La basilica di Sant’Andrea
La scoperta della città segreta parte da Sant’Andrea, la basilica perfettissima, restaurata di recente, voluta da Ludovico II Gonzaga per custodire il sangue di Cristo. Iniziata da Leon Battista Alberti, per la sua edificazione completa ci sono voluti 318 anni. La visione è mozzafiato per l’ampiezza, per i colori e per la conservazione. All’interno c’è la cappella del Mantegna, pittore legatissimo a Mantova: sua è la magnifica camera degli sposi all'interno del palazzo Ducale.
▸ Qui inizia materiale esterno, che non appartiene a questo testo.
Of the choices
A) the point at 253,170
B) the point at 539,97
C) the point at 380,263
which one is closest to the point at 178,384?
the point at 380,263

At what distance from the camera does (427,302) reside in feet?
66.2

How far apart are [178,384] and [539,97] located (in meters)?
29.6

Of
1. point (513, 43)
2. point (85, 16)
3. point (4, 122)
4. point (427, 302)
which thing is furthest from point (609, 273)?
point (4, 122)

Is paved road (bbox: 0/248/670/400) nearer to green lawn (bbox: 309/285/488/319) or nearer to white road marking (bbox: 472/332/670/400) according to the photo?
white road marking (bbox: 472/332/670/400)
E, in fondo, l’ottagono che protegge la cripta dove è conservata la reliquia, tenuta sotto chiave e liberata solo in occasione della processione, il venerdì santo di ogni anno. "Il soldato Longino che trafisse il costato di Cristo - racconta la guida - si redime e porta a Mantova la terra e la spugna imbevute del sangue di Cristo".

Le Torri di Mantova
La visita prosegue con la descrizione della facciata monumentale della basilica che, incastonata tra le botteghe e gli edifici medioevali, accanto ai quali si trova piazza delle Erbe e il palco del Podestà, spicca in tutta la sua grandezza: "Mantova è una piccola Bologna, ha tante torri come quella dell’orologio con il primo meccanismo realizzato nel '400". La guida sottolinea inoltre la particolarità di un palazzo dalle fatture veneziane come la casa del mercante: "È tutto un gioco di merletti un tempo coperti da lapislazzuli e foglie d'oro".

Il teatro inaugurato da Mozart
Ma è il teatro Bibiena che sorprende: la struttura nasce nel 1767 e viene realizzato in soli due anni. È tutto di legno intarsiato che rimanda un suono pulito, senza eco. I 400 posti sono sparsi nei palchetti tutt’intorno al palcoscenico. "Nel 1770 l’inaugurazione venne affidata a un giovanissimo Mozart", prosegue la guida.

Il palazzo Ducale e la leggenda sulla nascita della città
La visita alla città si chiude lungo strade, con un tour che ha un sapore medioevale e che arriva fino al Palazzo Ducale, il simbolo della città nato per essere una fortezza: "I corpi di fabbrica furono realizzati in tempi diversi per coprire una superficie di 35 mila metri quadrati". Qui mille stanze decorate e preziose custodiscono decine di opere d’arte. Poi la guida prima di congedarsi regala l’ultimo segreto: "Il nome della città? La leggenda narra che Mantova sorga grazie a un’indovina di nome Manto". Un luogo magico, davvero.